Chaussee Michelle A, McDowell Emily J, Rieck Lindsey D, Callegari Eduardo A, Chaussee Michael S
Division of Basic Biomedical Sciences, The Stanford School of Medicine of the University of South Dakota 414 East Clark Street, Vermillion, SD 57069, USA.
J Antimicrob Chemother. 2006 Oct;58(4):752-9. doi: 10.1093/jac/dkl319. Epub 2006 Aug 5.
To determine whether the transcriptional regulator Rgg contributes to penicillin-induced killing of Streptococcus pyogenes by altering a regulatory response to penicillin.
Penicillin-induced killing of a wild-type and isogenic rgg mutant strain was assessed in broth and solid media and in the presence of cerulenin, which inhibits fatty acid biosynthesis (FAB). Proteins from wild-type and rgg mutant cultures, either exposed to penicillin or not, were characterized by two-dimensional gel electrophoresis. Proteins of interest were identified with tandem mass spectrometry.
The MIC of penicillin was 0.012 mg/L for both the wild-type strain NZ131 and an isogenic rgg mutant strain. The wild-type strain lost 1.9 log(10) cfu/mL ( approximately 80-fold) after 24 h of exposure to 0.024 mg/L penicillin compared with controls; however, the mutant strain lost 0.3 log(10) cfu/mL ( approximately 2-fold) compared with controls. Changes in the proteome of wild-type and mutant cultures were assessed 1 and 4 h after exposure to penicillin. One hour exposure was associated with increased abundance (P < 0.05) of 12 proteins associated with FAB, the pentose phosphate pathway, glycolysis and stress responses in the wild-type strain. The abundance of 8 of 12 of these proteins was greater in samples obtained from the mutant strain, even prior to penicillin exposure. After 4 h of exposure, the abundance of 16 proteins was altered in one or both strains; however, a clear functional relationship was not evident. The addition of cerulenin slightly enhanced penicillin-induced killing of wild-type strain, which supported the proteomic results.
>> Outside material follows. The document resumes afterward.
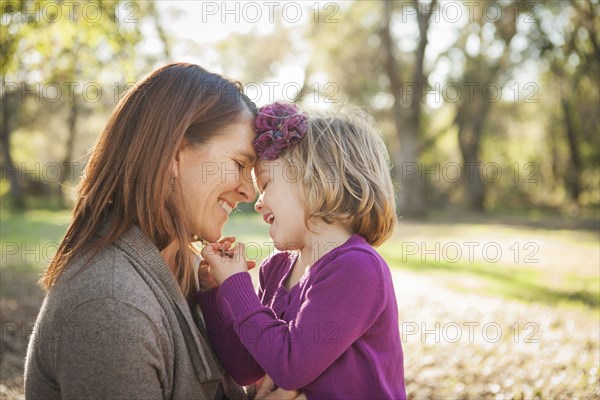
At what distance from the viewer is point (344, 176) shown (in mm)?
2574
The results suggest that penicillin-independent changes in the cytoplasmic proteome of an rgg mutant strain of NZ131 confer tolerance to penicillin-mediated killing.
通过改变对青霉素的调节反应,确定转录调节因子Rgg是否有助于青霉素诱导的化脓性链球菌杀伤作用。
在肉汤和固体培养基中以及在存在抑制脂肪酸生物合成(FAB)的铜绿霉素的情况下,评估青霉素对野生型和同基因rgg突变株的杀伤作用。通过二维凝胶电泳对野生型和rgg突变株培养物中未接触或接触青霉素的蛋白质进行表征。感兴趣的蛋白质通过串联质谱法进行鉴定。
野生型菌株NZ131和同基因rgg突变株的青霉素最低抑菌浓度(MIC)均为0.012 mg/L。与对照相比,野生型菌株在接触0.024 mg/L青霉素24小时后,cfu/mL损失了1.9 log(10)(约80倍);然而,突变株与对照相比,cfu/mL损失了0.3 log(10)(约2倍)。在接触青霉素1小时和4小时后,评估野生型和突变株培养物蛋白质组的变化。接触1小时与野生型菌株中12种与FAB、磷酸戊糖途径、糖酵解和应激反应相关的蛋白质丰度增加(P < 0.05)有关。在从突变株获得的样品中,甚至在接触青霉素之前,这12种蛋白质中的8种丰度更高。接触4小时后,16种蛋白质的丰度在一个或两个菌株中发生了变化;然而,明显的功能关系并不明显。添加铜绿霉素略微增强了青霉素对野生型菌株的杀伤作用,这支持了蛋白质组学结果。
结果表明,NZ131的rgg突变株细胞质蛋白质组中与青霉素无关的变化赋予了对青霉素介导杀伤的耐受性。